The main concept by which digit dp can solve such questions is that we consider numbers as a sequence of digits, and try to build numbers within the given range digit by digit as we go, and compute the answer also digit by digit.
Let us take an example to understand more clearly how exactly digit dp works.
Problem Statement:
Find the total number of times the digit $d$ occurs in the numbers in the range $a$ to $b$, where $a<b$.
For example, let us take the case where a = 5 and b = 10, and d = 1, the answer will be 1 as there is only one digit (10) which has the digit 1.
But how can we solve this using digit dp? We can do so by building a number digit by digit so that it is inside the given range and on the way count the number of times we set a digit as 1. But how can we do this? Let’s start with a base case, where in the problem statement, a = 0.
Finding Solution for range $0$ to $b$
To find a solution, we treat our number as a string, basically a string of digits. We need to build numbers digit by digit until they are inside the range given to us in the question. As a = 0, the string is empty in the start, and we can add digits to it.
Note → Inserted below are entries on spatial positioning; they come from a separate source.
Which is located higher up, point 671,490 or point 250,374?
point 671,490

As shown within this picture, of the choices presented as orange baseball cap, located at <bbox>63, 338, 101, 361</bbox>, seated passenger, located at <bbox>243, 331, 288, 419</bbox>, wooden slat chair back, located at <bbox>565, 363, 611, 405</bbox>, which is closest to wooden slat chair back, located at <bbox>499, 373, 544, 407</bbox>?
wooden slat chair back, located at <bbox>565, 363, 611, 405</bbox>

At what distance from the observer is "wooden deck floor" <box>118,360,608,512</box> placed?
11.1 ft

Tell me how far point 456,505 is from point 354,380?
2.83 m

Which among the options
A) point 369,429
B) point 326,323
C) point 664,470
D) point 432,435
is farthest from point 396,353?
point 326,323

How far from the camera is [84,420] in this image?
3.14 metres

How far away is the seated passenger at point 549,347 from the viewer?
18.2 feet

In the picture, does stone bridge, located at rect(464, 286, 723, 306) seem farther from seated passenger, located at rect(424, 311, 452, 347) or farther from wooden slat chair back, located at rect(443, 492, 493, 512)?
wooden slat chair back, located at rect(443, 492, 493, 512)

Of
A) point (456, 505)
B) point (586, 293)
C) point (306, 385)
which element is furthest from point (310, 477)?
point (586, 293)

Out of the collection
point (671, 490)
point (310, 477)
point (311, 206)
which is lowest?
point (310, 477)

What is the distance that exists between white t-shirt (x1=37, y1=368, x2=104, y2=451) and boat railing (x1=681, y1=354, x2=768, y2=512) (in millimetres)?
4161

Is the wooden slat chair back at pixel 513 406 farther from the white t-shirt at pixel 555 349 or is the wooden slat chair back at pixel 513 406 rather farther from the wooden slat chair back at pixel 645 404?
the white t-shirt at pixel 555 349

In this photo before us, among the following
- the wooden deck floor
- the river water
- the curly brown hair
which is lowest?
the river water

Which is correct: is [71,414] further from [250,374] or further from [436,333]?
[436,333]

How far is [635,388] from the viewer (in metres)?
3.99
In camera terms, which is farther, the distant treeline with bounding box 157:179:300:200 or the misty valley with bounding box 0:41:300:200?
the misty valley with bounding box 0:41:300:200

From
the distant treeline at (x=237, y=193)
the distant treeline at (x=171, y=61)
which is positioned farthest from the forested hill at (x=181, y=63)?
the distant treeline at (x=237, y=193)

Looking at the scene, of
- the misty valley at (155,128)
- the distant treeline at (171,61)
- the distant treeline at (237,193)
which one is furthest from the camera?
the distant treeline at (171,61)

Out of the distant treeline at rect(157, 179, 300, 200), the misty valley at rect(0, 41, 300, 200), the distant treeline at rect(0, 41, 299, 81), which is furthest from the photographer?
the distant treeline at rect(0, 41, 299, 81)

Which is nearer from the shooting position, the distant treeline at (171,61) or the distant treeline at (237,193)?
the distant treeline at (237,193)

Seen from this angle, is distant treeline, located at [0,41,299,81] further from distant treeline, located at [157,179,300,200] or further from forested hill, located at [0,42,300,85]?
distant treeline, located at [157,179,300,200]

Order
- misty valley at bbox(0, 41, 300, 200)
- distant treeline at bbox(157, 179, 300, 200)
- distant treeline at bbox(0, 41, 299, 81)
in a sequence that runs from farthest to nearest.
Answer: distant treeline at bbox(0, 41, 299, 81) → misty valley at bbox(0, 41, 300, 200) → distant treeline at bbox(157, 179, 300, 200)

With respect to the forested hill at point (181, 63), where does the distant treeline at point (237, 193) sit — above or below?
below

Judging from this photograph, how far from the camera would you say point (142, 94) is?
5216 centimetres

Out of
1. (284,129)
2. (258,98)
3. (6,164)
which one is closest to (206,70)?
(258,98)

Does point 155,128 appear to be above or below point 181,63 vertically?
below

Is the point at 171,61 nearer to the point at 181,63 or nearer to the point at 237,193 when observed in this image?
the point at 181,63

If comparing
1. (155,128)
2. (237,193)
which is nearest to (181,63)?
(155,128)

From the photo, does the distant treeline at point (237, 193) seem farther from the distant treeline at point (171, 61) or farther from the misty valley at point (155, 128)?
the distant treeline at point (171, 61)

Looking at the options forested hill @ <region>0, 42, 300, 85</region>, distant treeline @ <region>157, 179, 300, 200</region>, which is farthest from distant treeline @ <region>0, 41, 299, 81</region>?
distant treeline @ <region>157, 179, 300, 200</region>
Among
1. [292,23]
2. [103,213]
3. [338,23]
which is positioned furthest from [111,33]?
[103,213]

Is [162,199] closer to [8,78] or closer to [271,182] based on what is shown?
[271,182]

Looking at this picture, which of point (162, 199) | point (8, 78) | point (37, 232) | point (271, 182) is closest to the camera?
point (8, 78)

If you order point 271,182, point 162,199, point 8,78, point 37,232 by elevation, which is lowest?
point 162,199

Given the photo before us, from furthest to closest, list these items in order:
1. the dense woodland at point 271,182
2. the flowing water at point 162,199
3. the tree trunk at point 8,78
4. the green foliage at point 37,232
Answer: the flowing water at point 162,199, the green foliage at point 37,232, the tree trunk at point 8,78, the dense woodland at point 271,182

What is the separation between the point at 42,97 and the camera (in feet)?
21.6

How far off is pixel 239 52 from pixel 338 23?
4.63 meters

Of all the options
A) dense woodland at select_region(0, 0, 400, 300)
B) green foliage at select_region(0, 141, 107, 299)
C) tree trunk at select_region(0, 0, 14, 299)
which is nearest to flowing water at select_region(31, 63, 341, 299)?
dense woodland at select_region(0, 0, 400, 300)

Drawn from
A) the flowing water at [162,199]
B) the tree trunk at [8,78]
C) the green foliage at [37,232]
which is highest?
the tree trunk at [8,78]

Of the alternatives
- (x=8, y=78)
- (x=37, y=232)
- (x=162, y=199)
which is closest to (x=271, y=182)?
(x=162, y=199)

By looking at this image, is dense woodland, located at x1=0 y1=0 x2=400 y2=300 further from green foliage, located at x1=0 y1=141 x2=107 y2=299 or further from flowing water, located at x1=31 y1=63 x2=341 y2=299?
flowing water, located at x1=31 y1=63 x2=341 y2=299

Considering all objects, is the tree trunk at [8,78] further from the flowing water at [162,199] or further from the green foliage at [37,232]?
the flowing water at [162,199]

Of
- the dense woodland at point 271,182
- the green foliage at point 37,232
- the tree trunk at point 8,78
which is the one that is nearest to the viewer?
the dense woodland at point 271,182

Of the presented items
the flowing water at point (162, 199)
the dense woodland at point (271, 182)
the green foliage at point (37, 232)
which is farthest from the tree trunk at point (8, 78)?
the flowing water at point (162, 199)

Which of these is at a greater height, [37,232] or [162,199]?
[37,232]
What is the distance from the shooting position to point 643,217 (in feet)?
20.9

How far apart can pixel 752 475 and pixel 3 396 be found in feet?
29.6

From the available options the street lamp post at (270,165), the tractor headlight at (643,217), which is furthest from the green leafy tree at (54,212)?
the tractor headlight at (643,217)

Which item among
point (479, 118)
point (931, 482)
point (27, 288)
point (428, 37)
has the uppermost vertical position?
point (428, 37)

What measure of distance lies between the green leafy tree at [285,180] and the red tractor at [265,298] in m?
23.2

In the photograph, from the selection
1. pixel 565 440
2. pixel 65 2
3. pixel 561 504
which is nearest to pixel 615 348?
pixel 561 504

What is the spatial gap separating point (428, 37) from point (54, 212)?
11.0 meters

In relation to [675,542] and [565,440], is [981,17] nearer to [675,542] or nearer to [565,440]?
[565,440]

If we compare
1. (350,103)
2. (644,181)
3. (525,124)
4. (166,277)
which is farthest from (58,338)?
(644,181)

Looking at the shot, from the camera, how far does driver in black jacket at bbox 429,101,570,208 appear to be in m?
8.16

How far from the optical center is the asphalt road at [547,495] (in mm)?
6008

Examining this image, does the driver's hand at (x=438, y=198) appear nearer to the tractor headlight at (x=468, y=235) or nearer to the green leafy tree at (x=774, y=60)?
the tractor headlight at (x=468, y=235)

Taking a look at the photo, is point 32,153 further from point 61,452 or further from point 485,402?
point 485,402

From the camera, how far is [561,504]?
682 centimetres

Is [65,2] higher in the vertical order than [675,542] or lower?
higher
So, we start adding digits from left to right, so at each point of time, we have a position where we can enter a digit to form a new number, and then recurse for the next position. Now, we need to look at the choices that we have for a particular position. We cannot just add any digit from 0 to 9, because we need to make sure the resulting number satisfies the range.
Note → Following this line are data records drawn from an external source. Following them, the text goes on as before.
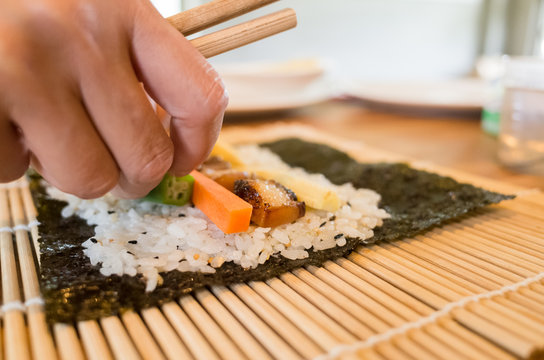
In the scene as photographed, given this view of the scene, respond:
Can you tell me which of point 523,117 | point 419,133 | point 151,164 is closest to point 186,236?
point 151,164

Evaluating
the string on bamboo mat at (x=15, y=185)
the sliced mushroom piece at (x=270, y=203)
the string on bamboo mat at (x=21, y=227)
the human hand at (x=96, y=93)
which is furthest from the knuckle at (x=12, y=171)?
the string on bamboo mat at (x=15, y=185)

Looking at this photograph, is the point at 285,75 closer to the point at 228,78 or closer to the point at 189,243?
the point at 228,78

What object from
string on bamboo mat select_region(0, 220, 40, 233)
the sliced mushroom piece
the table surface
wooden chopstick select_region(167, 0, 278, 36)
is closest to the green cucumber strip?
the sliced mushroom piece

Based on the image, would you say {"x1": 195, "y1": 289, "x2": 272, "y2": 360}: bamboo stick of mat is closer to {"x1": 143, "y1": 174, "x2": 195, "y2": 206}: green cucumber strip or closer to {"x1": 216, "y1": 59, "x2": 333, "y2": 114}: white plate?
{"x1": 143, "y1": 174, "x2": 195, "y2": 206}: green cucumber strip

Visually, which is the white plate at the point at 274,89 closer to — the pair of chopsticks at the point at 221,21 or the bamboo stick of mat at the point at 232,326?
the pair of chopsticks at the point at 221,21

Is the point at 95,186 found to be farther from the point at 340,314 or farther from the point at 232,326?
the point at 340,314
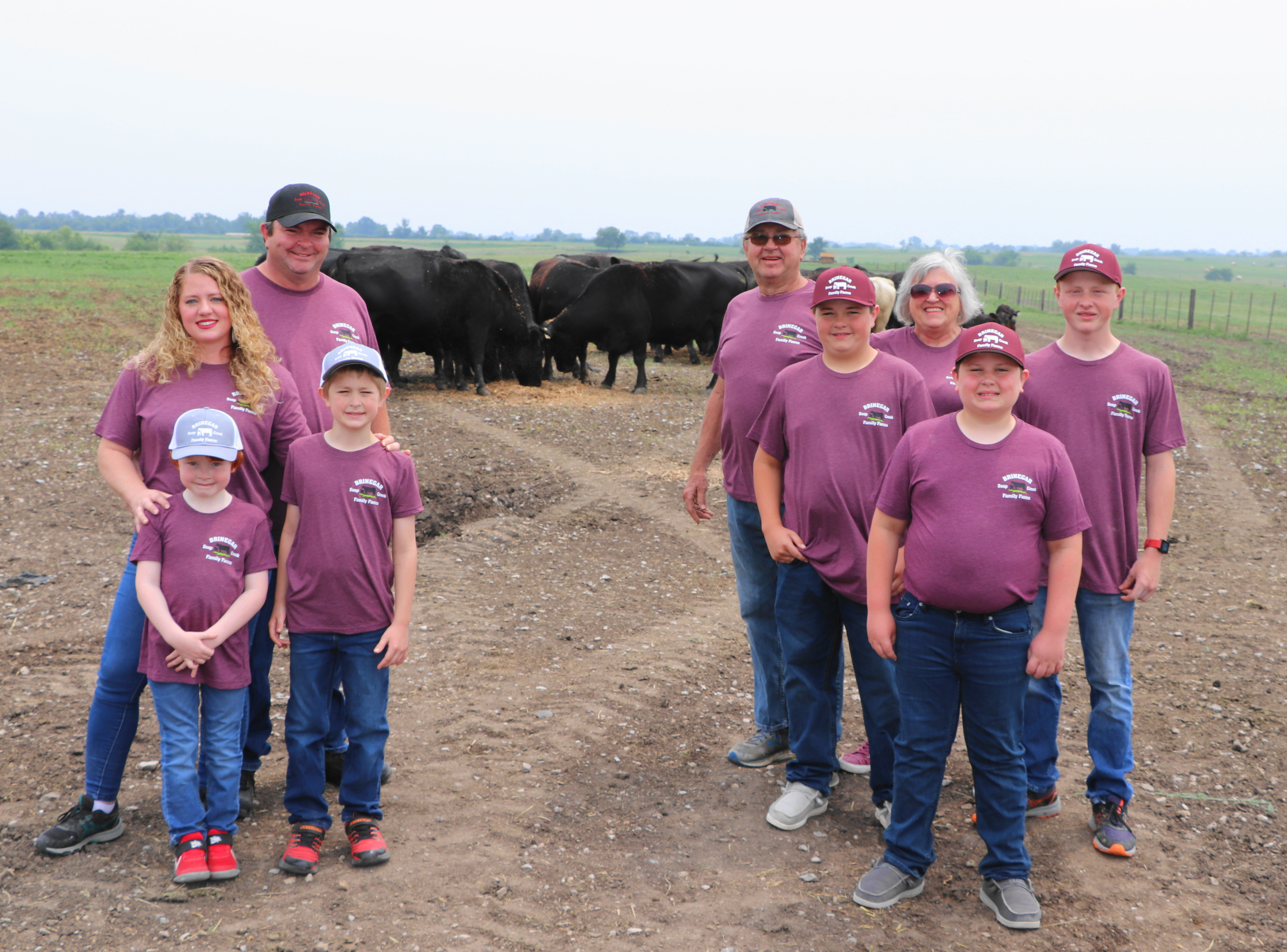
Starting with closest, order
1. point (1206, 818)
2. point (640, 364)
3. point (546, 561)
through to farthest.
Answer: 1. point (1206, 818)
2. point (546, 561)
3. point (640, 364)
Let us take an example to understand this better. Let a = 0 and b = 83625. Suppose until now our number string that we are building by adding digits till now is "8362_". In the next recursion, we have to add another digit to the right of 2, but can we add any digit from 0 to 9?
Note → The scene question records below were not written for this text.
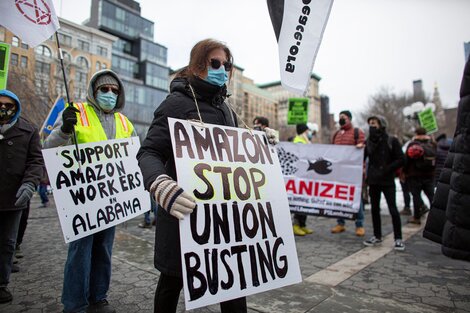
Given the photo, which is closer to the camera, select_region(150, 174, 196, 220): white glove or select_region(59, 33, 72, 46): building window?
→ select_region(150, 174, 196, 220): white glove

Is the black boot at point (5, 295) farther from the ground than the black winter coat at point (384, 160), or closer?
closer

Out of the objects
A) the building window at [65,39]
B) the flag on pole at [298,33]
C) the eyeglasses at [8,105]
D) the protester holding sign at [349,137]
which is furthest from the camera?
the building window at [65,39]

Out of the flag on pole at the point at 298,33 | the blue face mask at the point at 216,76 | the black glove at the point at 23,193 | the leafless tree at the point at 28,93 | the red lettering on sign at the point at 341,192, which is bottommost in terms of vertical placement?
the red lettering on sign at the point at 341,192

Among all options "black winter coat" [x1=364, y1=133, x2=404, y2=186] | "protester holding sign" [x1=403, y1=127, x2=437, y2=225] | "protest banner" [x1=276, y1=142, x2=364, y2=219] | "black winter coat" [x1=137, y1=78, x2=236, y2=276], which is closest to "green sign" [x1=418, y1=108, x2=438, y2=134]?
"protester holding sign" [x1=403, y1=127, x2=437, y2=225]

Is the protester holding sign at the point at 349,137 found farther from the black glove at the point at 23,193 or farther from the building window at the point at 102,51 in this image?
the building window at the point at 102,51

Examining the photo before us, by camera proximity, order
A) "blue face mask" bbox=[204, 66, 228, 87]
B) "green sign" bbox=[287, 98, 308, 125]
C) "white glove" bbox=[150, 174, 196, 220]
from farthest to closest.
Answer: "green sign" bbox=[287, 98, 308, 125] < "blue face mask" bbox=[204, 66, 228, 87] < "white glove" bbox=[150, 174, 196, 220]

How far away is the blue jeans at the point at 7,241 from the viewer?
2.85 metres

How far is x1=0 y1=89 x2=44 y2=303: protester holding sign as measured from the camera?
2900 millimetres

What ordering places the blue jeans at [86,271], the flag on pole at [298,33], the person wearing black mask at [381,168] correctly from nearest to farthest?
the blue jeans at [86,271], the flag on pole at [298,33], the person wearing black mask at [381,168]

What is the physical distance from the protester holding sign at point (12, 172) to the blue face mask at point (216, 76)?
2264mm

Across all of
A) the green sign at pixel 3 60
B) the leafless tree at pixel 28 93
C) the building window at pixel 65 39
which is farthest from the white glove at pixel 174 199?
the building window at pixel 65 39

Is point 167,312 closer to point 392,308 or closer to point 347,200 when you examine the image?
point 392,308

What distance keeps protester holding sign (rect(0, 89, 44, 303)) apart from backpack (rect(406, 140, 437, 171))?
6859mm

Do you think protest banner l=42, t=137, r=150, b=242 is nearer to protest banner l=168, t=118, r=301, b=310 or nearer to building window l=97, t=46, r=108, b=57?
protest banner l=168, t=118, r=301, b=310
Adding any digit > 5 will result in the number becoming greater than $b$ and thus going out of range. This means that for this particular position we can add only digits from 0 to 5.
On the other hand if the sequence we had built uptil now was "734__", we have no restrictions on any of the places. We can put any digit from 0 to 9 in the remaining places on the right. This is because the first digit '7' itself ensures that the complete number will always be less than $b$ no matter what digits occur to the right of it.
This observation is very important in reaching the digit dp approach. Clearly we have some positions where we need to add digits and build a number inside the given range. The number of positions will depend upon $b$, and will be equal to the number of digits $b$ has.
Now, we have some positions where we need to add digits. We can start from the leftmost position and keep adding digits. At the same time, we will also need some information as to which digits can be added to this position depending upon the previous digits as we saw in the example. How to know this?
One possible way is to keep track of the whole sequence built uptil now, and then check by placing all digits from 0 to 9, and only go ahead with the ones that are less than $b$, and discard the rest. But there is a simpler approach.
We saw using the example, that we have a restriction on the digits we can add only when the sequence built uptil now is the same as the number. If we have added even one number which is less than its corresponding digit of $b$ in the sequence we have made till now, then we have no restrictions.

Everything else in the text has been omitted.